01年の立ち上げの際に、「地域活性化を果たすために、積極的に手を挙げて活動する人々を増やすことこそ重要だ」と考えました。つまり、人づくりです。当初、取り組んでいた講演会やイベントなどはある程度、効果を上げてきたと思います。ただ、継続的に地域を活性化していくには地元の中小企業が元気になり、そこで活躍する人材が増え、地元に暮らす人が増える必要がある。だから、地場産業が元気になれば大きな影響を与えられると考えたんです。
「美濃人の作り上手の売り下手」という言葉があります。地場の中小製造業の場合、よい製品をつくっていても上手に営業したりアピールできていないケースが多い。今年度、長期インターンシップの受け入れ企業は30社を超えています。先に挙げた3つのメリットを実感され、ご好評をいただいています。
たとえば岐阜市に本社を置く、従業員10数名のたまり醤油製造の山川醸造ではインターン生が中心となって地元のパティシエなどと連携し、醤油を活かしたスイーツを開発・展開しました。新たに醸造蔵開放イベントを社長とともに企画・運営した学生もいます。このイベントには、約5,000人が来場し、醤油の直売なども含めて1日で約100万円を売り上げ、現在では定期的に開催されています。他にも、枡メーカーの大橋量器では、学生とともに自社技術を活かした加湿器を生み出し、海外展開を進めています。
インターン生が経営者の右腕としてテストマーケティングに取り組める態勢をある程度、私どもで仕組み化してお手伝いさせていただいているんです。
---地域で企業間の積極的な連携も生み出しているとうかがいました。
インターン生同士の交流を通じて地元の企業が連携し、新商品を生み出す事例も増えていますよ。たとえば、先の山川醸造とおもにベーグルなどをネット販売するアリス開運堂が手がけた「おしょうゆベーグル」などがあります。

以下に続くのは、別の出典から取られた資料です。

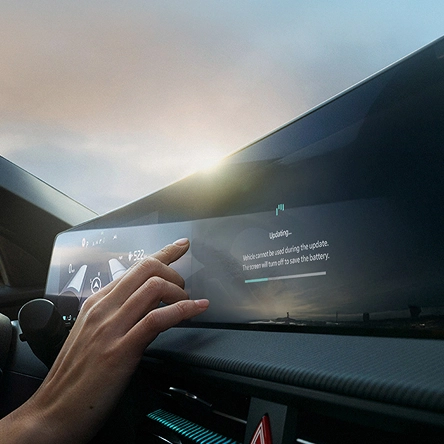 Image showing interaction with a vehicle digital display through touch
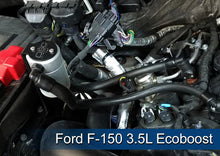 Load image into Gallery viewer, J&amp;L passenger-side oil separator installed in a Ford F-150 engine bay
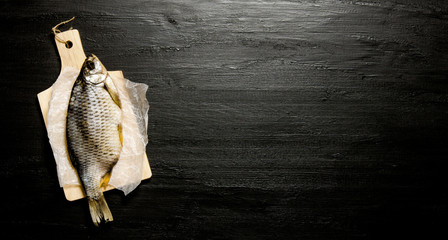 Dried fish on wooden board. On black chalkboard. Free space for text.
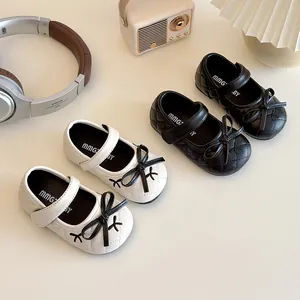 Elegant quilted Mary Jane princess shoes for girls with bow accents in black and white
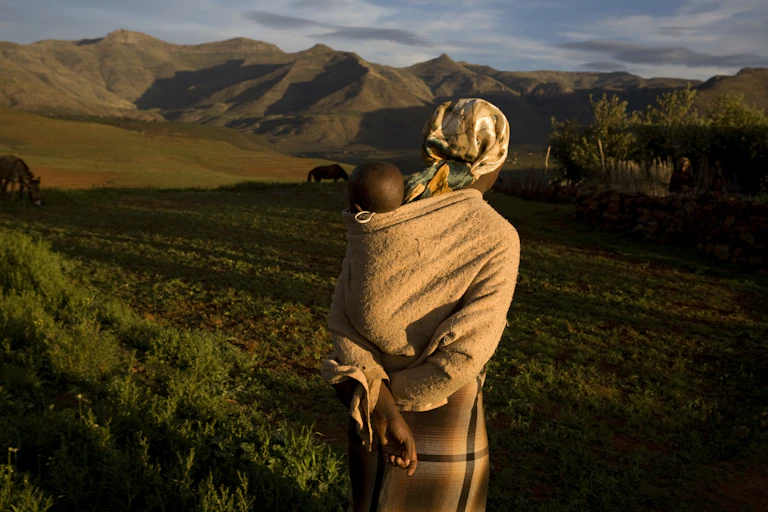 A woman with a baby on her back looking into a scenic landscape with hills and farmland.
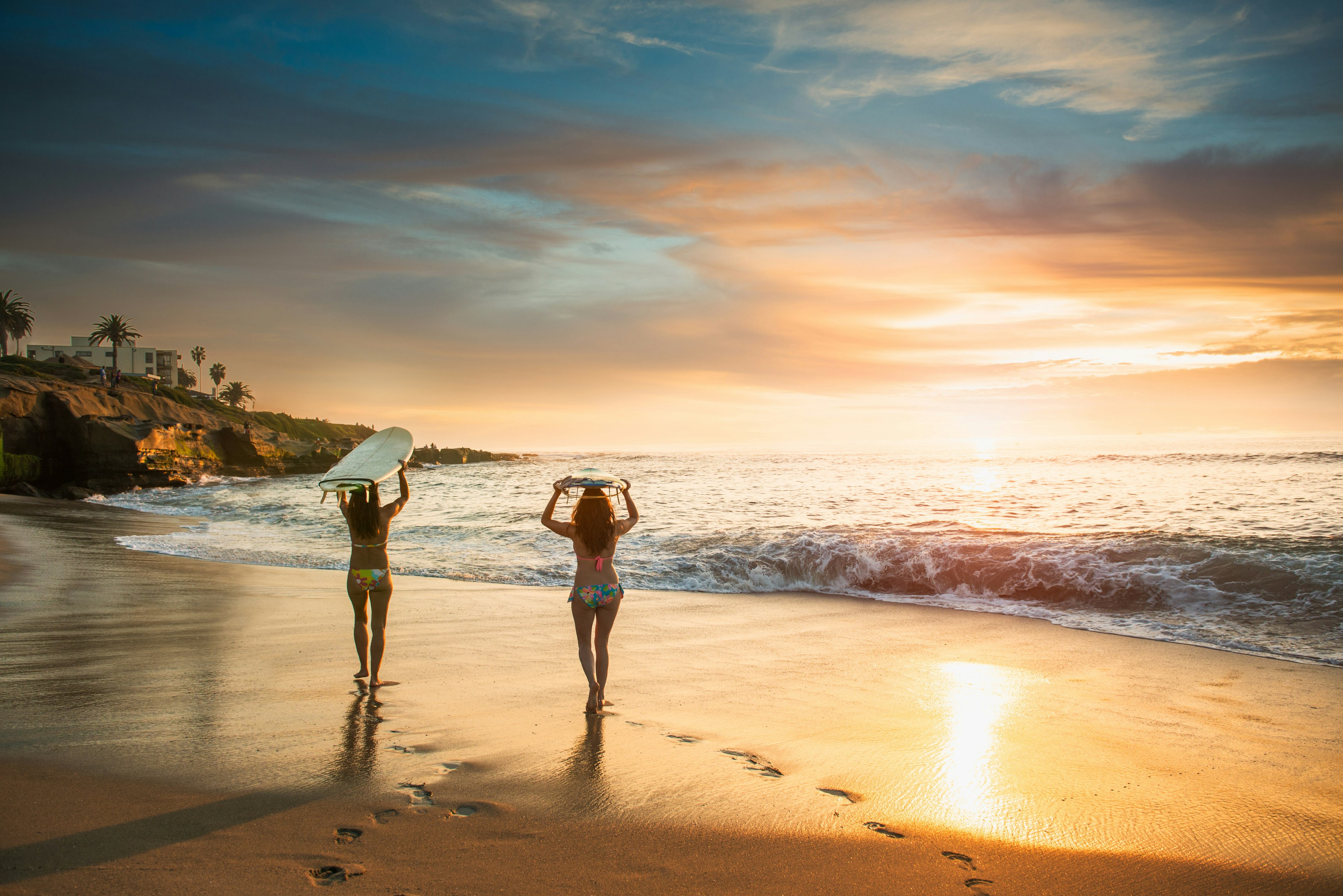 Surfers carrying surf board, walking along beach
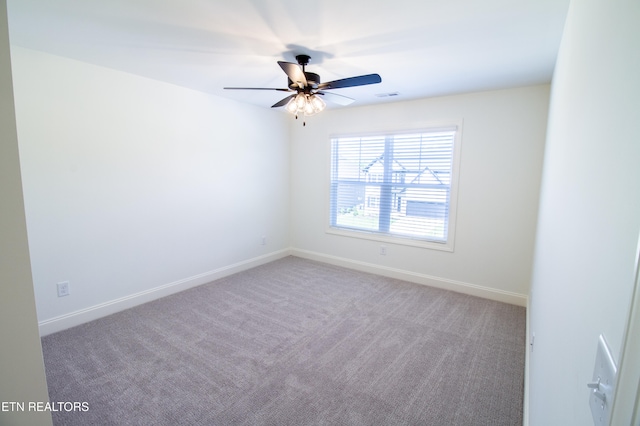 carpeted spare room with ceiling fan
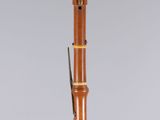 an old wooden flute with a black and white stripe on it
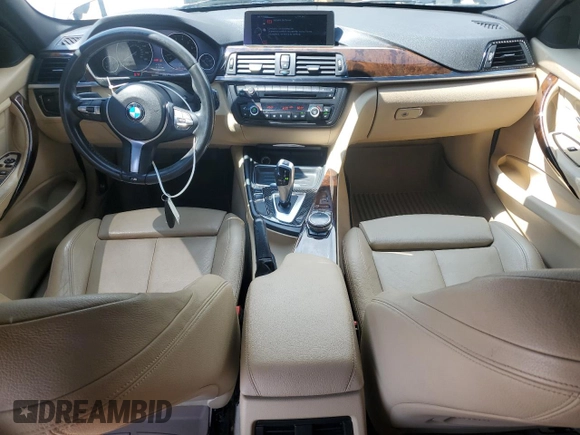 2014 BMW 3 Series 320i xDrive with VIN WBA3C3C53EK200375, listed as a Copart auction lot 59915595 with 104,320 mi miles and Salvage title. Bid and sale history available at DreamBid. Image 8.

企業の組織活性化にも役立ちます。経営者の右腕として仕事に取り組むインターン生はやる気ある学生ばかり。経営者は学生から受ける、経営や人生に関する質問に誠意をもって答えることで、人材を育て上げるヒントや機会を得られるはず。大変僭越ながら、受け入れ企業の経営者の方にはこうした参加する学生の特徴や私どもの思いなどを十分に理解し、賛同していただける場合のみ、インターン生をコーディネートしています。
---インターン生を受け入れる意義について経営者から理解を得ていることが、結果が伴う理由の1つなのですね。
そう思います。単純にインターン生を受け入れたからといって、何かが起こるわけではありません。インターン生1人を半年間受け入れるために、私どもは企業から45万円を頂戴します。それだけ皆さん、本気なんです。地元を活性化したいというわれわれの思いに共感し、自社の利益だけを考えない経営者の方々と企業だからこそ、先に述べたような取り組みの成果が上がるのです。インターンシップの意義を実感していただいた今夏の受け入れ企業はすべて、来春も継続をご希望くださっています。
そうした意味では、受け入れ企業と私どもはギブアンドテイクの関係ではなく、互いの思いをシェアする関係であり、そこにわれわれがNPO法人として事業を展開する意義があると感じています。